Christianson grew up afraid of driving. When he turned 16, he practiced for more than a year before attempting his driver's test. Strangely, he gained so much confidence that he went on to a have a short career as a race-car driver.
But as he lived life in the fast lane, five of Christianson's friends were killed on the road — two in head-on collisions, one in a gravel shoulder drop-off, and two in intersection crashes.
So in 1967, Christianson began teaching safe driving. Today, he's president of Young Drivers of Canada, the largest driver-training organization in the country with more than 140 locations and 400 instructors. Still, although cars are safer and training is available for drivers, winter accidents continue to happen each and every year.
"We still have a long way to go," Christianson said, "but we've now got the knowledge and the tools to save ourselves from winter driving accidents, and, if possible, avoid them altogether."
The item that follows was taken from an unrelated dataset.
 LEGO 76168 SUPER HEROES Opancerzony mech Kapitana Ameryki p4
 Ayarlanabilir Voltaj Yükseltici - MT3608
The following are a few winter driving tips, recommended by Christianson and other safe-driving advocates:
Get your car ready even before the weather gets too cold
"You have to start thinking about it now," Christianson said. "Otherwise the cold weather will catch you unprepared. The trick is to have your winter gear before the first snowfall, not afterward."
It's also a good idea to make an appointment at your local auto shop for a pre-winter checkup, especially if you're not mechanically inclined or a do-it-yourselfer.
"Get in there, get your car checked out ahead of time," said Doug Mayhew, manager of public and government affairs at the Canadian Automobile Association (CAA).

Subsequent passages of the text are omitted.